* [What the task requires]
Using the records below, give again exactly the lines from the line that contains "common name: rat" through the line that contains "A: Sus scrofa (wild boar).", both ends included, and only those.

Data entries

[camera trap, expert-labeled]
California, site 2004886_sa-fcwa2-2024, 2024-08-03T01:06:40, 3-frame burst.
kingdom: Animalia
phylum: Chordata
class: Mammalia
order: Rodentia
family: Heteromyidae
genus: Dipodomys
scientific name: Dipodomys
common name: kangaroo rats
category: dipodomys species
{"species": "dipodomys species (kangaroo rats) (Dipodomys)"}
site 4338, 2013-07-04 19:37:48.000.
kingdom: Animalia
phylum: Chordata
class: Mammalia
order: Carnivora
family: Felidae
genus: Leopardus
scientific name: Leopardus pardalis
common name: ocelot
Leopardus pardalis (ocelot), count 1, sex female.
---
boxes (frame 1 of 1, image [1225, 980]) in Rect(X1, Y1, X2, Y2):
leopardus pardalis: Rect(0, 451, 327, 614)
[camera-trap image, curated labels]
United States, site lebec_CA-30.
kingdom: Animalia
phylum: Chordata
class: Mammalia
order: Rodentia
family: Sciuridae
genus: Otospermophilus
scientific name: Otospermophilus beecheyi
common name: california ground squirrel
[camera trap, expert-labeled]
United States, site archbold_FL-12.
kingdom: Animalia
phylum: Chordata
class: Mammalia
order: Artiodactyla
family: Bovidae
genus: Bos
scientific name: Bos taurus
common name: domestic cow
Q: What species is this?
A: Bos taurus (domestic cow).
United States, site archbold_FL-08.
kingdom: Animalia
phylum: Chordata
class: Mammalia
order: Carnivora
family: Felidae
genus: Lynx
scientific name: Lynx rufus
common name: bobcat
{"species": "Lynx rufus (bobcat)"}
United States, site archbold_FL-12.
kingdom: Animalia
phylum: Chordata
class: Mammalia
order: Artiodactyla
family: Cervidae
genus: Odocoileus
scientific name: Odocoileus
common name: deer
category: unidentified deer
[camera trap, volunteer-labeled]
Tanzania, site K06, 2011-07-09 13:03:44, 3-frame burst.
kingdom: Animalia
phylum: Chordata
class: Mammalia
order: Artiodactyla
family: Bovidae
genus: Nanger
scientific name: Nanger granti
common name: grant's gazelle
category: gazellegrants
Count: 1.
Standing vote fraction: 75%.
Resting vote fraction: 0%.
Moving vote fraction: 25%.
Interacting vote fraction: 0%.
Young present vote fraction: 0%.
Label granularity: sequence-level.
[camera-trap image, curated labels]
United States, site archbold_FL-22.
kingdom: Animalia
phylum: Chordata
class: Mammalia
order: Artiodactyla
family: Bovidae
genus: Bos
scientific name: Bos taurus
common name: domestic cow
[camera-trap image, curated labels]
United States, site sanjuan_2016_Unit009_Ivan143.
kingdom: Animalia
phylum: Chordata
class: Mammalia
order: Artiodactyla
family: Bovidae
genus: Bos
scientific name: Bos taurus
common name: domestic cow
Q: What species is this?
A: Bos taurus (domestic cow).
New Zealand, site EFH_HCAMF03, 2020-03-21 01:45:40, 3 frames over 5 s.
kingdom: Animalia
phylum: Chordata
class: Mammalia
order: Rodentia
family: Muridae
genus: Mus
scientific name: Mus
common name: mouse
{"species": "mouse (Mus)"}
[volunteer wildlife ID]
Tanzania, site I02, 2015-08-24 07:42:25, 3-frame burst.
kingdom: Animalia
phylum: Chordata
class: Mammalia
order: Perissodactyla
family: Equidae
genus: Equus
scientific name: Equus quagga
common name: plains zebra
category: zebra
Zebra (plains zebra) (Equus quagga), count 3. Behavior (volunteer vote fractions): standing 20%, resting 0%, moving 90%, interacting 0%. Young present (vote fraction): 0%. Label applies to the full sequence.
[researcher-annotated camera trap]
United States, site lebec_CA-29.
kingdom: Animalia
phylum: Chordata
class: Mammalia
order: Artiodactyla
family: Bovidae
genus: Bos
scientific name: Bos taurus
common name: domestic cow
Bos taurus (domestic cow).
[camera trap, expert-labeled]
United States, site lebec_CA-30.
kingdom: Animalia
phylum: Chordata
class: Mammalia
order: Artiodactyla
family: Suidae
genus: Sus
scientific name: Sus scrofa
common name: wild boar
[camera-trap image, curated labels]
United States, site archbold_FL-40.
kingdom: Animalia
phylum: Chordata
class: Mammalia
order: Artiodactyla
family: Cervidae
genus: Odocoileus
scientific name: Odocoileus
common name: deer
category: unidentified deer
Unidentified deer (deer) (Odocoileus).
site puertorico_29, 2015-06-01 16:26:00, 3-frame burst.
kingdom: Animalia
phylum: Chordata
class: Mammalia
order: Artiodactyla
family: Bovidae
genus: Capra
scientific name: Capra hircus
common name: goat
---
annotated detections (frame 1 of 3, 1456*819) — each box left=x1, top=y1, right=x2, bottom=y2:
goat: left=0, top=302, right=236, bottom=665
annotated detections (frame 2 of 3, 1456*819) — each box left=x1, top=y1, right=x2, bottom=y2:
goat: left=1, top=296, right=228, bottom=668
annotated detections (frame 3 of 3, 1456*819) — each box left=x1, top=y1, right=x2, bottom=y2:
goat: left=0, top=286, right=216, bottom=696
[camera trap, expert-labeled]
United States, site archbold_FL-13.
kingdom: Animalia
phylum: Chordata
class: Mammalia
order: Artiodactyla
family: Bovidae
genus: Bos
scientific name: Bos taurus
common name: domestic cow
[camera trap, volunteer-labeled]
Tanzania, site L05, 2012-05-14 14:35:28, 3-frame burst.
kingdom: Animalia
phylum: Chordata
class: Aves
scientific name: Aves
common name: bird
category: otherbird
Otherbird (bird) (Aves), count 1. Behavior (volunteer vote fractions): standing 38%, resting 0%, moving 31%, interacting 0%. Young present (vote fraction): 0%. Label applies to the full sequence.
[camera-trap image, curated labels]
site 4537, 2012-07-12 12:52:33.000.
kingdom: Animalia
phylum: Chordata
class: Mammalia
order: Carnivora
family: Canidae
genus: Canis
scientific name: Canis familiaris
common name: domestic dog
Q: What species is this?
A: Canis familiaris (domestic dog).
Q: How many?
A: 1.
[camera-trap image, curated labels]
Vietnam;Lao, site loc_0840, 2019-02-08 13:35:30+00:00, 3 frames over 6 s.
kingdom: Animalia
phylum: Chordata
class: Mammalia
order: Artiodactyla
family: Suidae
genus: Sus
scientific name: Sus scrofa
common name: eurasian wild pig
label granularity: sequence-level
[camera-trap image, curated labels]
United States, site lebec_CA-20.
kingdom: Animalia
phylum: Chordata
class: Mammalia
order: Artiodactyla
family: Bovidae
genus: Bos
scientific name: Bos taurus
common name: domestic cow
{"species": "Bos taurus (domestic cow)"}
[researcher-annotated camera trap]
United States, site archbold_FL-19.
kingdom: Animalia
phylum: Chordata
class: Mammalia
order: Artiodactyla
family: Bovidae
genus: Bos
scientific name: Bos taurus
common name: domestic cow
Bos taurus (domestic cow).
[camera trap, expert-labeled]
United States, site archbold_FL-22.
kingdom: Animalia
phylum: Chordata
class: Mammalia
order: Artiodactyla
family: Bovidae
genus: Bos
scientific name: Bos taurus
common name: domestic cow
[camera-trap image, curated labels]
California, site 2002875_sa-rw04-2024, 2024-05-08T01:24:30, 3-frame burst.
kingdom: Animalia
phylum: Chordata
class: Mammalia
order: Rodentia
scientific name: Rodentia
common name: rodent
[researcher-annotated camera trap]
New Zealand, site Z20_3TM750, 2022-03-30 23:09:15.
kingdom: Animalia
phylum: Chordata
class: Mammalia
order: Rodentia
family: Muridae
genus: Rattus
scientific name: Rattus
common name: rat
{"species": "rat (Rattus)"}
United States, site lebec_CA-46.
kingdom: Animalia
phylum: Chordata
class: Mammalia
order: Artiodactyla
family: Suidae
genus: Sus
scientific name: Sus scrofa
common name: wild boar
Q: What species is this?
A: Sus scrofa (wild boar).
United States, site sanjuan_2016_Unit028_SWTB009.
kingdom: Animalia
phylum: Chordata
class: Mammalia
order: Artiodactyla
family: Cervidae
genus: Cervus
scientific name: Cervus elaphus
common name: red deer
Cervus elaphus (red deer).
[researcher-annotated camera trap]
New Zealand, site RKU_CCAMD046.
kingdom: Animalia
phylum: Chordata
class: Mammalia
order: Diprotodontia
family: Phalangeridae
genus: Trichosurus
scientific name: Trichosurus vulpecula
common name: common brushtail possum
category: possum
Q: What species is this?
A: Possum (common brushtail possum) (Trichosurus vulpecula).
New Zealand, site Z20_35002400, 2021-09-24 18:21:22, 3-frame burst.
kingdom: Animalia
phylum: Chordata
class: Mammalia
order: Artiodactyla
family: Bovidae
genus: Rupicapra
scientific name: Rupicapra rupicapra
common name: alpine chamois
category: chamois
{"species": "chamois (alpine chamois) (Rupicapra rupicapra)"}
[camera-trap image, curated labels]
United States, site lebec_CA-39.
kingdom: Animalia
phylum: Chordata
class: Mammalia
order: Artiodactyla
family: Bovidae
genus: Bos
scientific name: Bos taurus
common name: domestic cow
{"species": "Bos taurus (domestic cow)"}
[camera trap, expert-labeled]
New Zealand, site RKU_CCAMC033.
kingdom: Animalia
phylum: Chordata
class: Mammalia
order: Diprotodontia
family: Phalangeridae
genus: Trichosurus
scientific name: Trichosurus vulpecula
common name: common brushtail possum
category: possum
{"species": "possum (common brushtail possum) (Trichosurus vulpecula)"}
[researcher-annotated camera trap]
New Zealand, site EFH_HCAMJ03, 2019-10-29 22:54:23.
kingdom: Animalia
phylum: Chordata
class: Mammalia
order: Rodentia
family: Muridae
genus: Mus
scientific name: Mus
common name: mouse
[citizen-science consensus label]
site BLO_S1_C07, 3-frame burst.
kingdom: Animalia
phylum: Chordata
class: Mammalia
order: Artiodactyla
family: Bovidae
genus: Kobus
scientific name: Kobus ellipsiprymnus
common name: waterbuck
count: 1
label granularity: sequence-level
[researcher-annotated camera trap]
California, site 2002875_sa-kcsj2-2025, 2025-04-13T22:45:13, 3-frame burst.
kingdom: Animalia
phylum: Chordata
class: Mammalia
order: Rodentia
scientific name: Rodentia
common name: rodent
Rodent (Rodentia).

* [Result for this exercise]
common name: rat
{"species": "rat (Rattus)"}
United States, site lebec_CA-46.
kingdom: Animalia
phylum: Chordata
class: Mammalia
order: Artiodactyla
family: Suidae
genus: Sus
scientific name: Sus scrofa
common name: wild boar
Q: What species is this?
A: Sus scrofa (wild boar).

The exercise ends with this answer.